─── Entries shown
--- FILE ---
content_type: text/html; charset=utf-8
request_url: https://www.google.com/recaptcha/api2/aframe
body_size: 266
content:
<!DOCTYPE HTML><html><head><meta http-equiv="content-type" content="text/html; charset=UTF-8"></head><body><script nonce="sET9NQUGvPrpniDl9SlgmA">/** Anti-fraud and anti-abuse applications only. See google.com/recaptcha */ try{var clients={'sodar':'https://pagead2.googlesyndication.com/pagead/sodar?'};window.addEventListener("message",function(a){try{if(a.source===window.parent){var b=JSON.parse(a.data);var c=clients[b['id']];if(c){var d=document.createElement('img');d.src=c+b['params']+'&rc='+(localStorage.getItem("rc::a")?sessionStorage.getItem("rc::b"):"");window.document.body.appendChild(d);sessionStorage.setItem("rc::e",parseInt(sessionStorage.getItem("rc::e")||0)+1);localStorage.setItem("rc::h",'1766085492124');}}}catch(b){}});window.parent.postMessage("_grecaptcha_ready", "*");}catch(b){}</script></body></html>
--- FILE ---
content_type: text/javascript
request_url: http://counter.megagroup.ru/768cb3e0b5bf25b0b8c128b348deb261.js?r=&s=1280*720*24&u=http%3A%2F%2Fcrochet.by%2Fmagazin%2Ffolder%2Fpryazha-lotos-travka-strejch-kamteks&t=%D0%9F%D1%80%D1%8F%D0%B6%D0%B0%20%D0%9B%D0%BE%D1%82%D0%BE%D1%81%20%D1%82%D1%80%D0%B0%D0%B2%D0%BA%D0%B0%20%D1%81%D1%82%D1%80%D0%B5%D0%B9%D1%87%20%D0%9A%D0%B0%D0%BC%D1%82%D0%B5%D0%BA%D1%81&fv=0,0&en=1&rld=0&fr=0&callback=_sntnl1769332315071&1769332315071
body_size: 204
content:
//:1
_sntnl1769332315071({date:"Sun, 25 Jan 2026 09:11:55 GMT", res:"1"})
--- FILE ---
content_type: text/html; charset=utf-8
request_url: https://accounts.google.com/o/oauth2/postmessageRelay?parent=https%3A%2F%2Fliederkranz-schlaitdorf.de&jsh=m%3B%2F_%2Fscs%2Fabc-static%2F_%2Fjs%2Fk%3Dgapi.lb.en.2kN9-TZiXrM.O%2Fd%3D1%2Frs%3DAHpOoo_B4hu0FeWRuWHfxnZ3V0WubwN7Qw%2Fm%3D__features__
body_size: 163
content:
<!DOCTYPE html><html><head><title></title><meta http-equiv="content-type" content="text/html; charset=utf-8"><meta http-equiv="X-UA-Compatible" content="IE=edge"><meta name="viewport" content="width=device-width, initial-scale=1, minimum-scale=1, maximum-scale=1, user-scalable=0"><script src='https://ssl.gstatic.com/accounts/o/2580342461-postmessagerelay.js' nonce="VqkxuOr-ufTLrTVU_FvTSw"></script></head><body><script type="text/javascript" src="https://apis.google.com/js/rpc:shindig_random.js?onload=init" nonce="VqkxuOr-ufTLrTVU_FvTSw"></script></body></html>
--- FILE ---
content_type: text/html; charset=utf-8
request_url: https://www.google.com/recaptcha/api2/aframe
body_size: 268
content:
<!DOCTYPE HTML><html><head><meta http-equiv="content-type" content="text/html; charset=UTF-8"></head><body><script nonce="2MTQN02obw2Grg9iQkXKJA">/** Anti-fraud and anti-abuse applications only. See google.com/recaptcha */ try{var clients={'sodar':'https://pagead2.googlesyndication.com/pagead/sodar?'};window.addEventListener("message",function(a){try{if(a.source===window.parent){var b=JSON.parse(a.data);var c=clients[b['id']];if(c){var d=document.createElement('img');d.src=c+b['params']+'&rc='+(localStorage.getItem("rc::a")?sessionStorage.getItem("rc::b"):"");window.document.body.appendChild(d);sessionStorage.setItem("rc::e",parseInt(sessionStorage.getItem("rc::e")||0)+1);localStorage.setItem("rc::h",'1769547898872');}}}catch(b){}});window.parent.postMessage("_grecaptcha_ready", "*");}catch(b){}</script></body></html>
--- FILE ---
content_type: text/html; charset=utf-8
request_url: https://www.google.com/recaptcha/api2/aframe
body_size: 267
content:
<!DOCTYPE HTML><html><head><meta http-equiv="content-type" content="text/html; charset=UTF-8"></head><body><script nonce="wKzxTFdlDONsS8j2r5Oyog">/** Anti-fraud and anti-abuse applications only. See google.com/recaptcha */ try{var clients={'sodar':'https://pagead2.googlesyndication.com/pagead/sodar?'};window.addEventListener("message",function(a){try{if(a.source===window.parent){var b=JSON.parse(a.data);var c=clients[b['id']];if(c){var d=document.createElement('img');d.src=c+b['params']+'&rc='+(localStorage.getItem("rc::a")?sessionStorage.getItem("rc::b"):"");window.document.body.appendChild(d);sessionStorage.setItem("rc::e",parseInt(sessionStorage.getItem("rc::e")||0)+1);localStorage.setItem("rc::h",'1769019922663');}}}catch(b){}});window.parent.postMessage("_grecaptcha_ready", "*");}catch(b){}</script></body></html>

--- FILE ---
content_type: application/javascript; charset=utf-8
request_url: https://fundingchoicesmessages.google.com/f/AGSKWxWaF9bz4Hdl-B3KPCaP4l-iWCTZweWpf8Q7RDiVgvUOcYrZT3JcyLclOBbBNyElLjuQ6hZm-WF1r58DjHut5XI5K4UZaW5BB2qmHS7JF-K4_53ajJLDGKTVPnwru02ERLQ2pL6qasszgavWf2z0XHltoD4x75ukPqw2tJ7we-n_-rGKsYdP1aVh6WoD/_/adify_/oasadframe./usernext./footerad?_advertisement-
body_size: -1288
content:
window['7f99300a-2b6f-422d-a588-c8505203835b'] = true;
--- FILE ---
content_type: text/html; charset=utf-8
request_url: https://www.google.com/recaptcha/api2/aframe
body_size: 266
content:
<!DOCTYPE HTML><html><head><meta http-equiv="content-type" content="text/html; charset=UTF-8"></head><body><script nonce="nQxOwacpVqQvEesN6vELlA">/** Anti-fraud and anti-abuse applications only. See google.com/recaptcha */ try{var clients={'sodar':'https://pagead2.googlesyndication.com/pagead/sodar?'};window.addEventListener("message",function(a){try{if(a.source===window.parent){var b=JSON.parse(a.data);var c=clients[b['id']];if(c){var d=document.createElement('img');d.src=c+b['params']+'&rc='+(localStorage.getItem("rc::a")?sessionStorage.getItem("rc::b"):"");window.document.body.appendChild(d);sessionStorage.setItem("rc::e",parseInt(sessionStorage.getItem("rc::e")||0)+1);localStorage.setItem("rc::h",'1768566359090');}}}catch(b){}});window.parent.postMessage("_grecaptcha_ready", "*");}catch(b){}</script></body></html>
──────
- _Task requirements_
Restate the listing above in full, exactly.

- _Exercise answer_
--- FILE ---
content_type: text/html; charset=utf-8
request_url: https://www.google.com/recaptcha/api2/aframe
body_size: 266
content:
<!DOCTYPE HTML><html><head><meta http-equiv="content-type" content="text/html; charset=UTF-8"></head><body><script nonce="sET9NQUGvPrpniDl9SlgmA">/** Anti-fraud and anti-abuse applications only. See google.com/recaptcha */ try{var clients={'sodar':'https://pagead2.googlesyndication.com/pagead/sodar?'};window.addEventListener("message",function(a){try{if(a.source===window.parent){var b=JSON.parse(a.data);var c=clients[b['id']];if(c){var d=document.createElement('img');d.src=c+b['params']+'&rc='+(localStorage.getItem("rc::a")?sessionStorage.getItem("rc::b"):"");window.document.body.appendChild(d);sessionStorage.setItem("rc::e",parseInt(sessionStorage.getItem("rc::e")||0)+1);localStorage.setItem("rc::h",'1766085492124');}}}catch(b){}});window.parent.postMessage("_grecaptcha_ready", "*");}catch(b){}</script></body></html>
--- FILE ---
content_type: text/javascript
request_url: http://counter.megagroup.ru/768cb3e0b5bf25b0b8c128b348deb261.js?r=&s=1280*720*24&u=http%3A%2F%2Fcrochet.by%2Fmagazin%2Ffolder%2Fpryazha-lotos-travka-strejch-kamteks&t=%D0%9F%D1%80%D1%8F%D0%B6%D0%B0%20%D0%9B%D0%BE%D1%82%D0%BE%D1%81%20%D1%82%D1%80%D0%B0%D0%B2%D0%BA%D0%B0%20%D1%81%D1%82%D1%80%D0%B5%D0%B9%D1%87%20%D0%9A%D0%B0%D0%BC%D1%82%D0%B5%D0%BA%D1%81&fv=0,0&en=1&rld=0&fr=0&callback=_sntnl1769332315071&1769332315071
body_size: 204
content:
//:1
_sntnl1769332315071({date:"Sun, 25 Jan 2026 09:11:55 GMT", res:"1"})
--- FILE ---
content_type: text/html; charset=utf-8
request_url: https://accounts.google.com/o/oauth2/postmessageRelay?parent=https%3A%2F%2Fliederkranz-schlaitdorf.de&jsh=m%3B%2F_%2Fscs%2Fabc-static%2F_%2Fjs%2Fk%3Dgapi.lb.en.2kN9-TZiXrM.O%2Fd%3D1%2Frs%3DAHpOoo_B4hu0FeWRuWHfxnZ3V0WubwN7Qw%2Fm%3D__features__
body_size: 163
content:
<!DOCTYPE html><html><head><title></title><meta http-equiv="content-type" content="text/html; charset=utf-8"><meta http-equiv="X-UA-Compatible" content="IE=edge"><meta name="viewport" content="width=device-width, initial-scale=1, minimum-scale=1, maximum-scale=1, user-scalable=0"><script src='https://ssl.gstatic.com/accounts/o/2580342461-postmessagerelay.js' nonce="VqkxuOr-ufTLrTVU_FvTSw"></script></head><body><script type="text/javascript" src="https://apis.google.com/js/rpc:shindig_random.js?onload=init" nonce="VqkxuOr-ufTLrTVU_FvTSw"></script></body></html>
--- FILE ---
content_type: text/html; charset=utf-8
request_url: https://www.google.com/recaptcha/api2/aframe
body_size: 268
content:
<!DOCTYPE HTML><html><head><meta http-equiv="content-type" content="text/html; charset=UTF-8"></head><body><script nonce="2MTQN02obw2Grg9iQkXKJA">/** Anti-fraud and anti-abuse applications only. See google.com/recaptcha */ try{var clients={'sodar':'https://pagead2.googlesyndication.com/pagead/sodar?'};window.addEventListener("message",function(a){try{if(a.source===window.parent){var b=JSON.parse(a.data);var c=clients[b['id']];if(c){var d=document.createElement('img');d.src=c+b['params']+'&rc='+(localStorage.getItem("rc::a")?sessionStorage.getItem("rc::b"):"");window.document.body.appendChild(d);sessionStorage.setItem("rc::e",parseInt(sessionStorage.getItem("rc::e")||0)+1);localStorage.setItem("rc::h",'1769547898872');}}}catch(b){}});window.parent.postMessage("_grecaptcha_ready", "*");}catch(b){}</script></body></html>
--- FILE ---
content_type: text/html; charset=utf-8
request_url: https://www.google.com/recaptcha/api2/aframe
body_size: 267
content:
<!DOCTYPE HTML><html><head><meta http-equiv="content-type" content="text/html; charset=UTF-8"></head><body><script nonce="wKzxTFdlDONsS8j2r5Oyog">/** Anti-fraud and anti-abuse applications only. See google.com/recaptcha */ try{var clients={'sodar':'https://pagead2.googlesyndication.com/pagead/sodar?'};window.addEventListener("message",function(a){try{if(a.source===window.parent){var b=JSON.parse(a.data);var c=clients[b['id']];if(c){var d=document.createElement('img');d.src=c+b['params']+'&rc='+(localStorage.getItem("rc::a")?sessionStorage.getItem("rc::b"):"");window.document.body.appendChild(d);sessionStorage.setItem("rc::e",parseInt(sessionStorage.getItem("rc::e")||0)+1);localStorage.setItem("rc::h",'1769019922663');}}}catch(b){}});window.parent.postMessage("_grecaptcha_ready", "*");}catch(b){}</script></body></html>

--- FILE ---
content_type: application/javascript; charset=utf-8
request_url: https://fundingchoicesmessages.google.com/f/AGSKWxWaF9bz4Hdl-B3KPCaP4l-iWCTZweWpf8Q7RDiVgvUOcYrZT3JcyLclOBbBNyElLjuQ6hZm-WF1r58DjHut5XI5K4UZaW5BB2qmHS7JF-K4_53ajJLDGKTVPnwru02ERLQ2pL6qasszgavWf2z0XHltoD4x75ukPqw2tJ7we-n_-rGKsYdP1aVh6WoD/_/adify_/oasadframe./usernext./footerad?_advertisement-
body_size: -1288
content:
window['7f99300a-2b6f-422d-a588-c8505203835b'] = true;
--- FILE ---
content_type: text/html; charset=utf-8
request_url: https://www.google.com/recaptcha/api2/aframe
body_size: 266
content:
<!DOCTYPE HTML><html><head><meta http-equiv="content-type" content="text/html; charset=UTF-8"></head><body><script nonce="nQxOwacpVqQvEesN6vELlA">/** Anti-fraud and anti-abuse applications only. See google.com/recaptcha */ try{var clients={'sodar':'https://pagead2.googlesyndication.com/pagead/sodar?'};window.addEventListener("message",function(a){try{if(a.source===window.parent){var b=JSON.parse(a.data);var c=clients[b['id']];if(c){var d=document.createElement('img');d.src=c+b['params']+'&rc='+(localStorage.getItem("rc::a")?sessionStorage.getItem("rc::b"):"");window.document.body.appendChild(d);sessionStorage.setItem("rc::e",parseInt(sessionStorage.getItem("rc::e")||0)+1);localStorage.setItem("rc::h",'1768566359090');}}}catch(b){}});window.parent.postMessage("_grecaptcha_ready", "*");}catch(b){}</script></body></html>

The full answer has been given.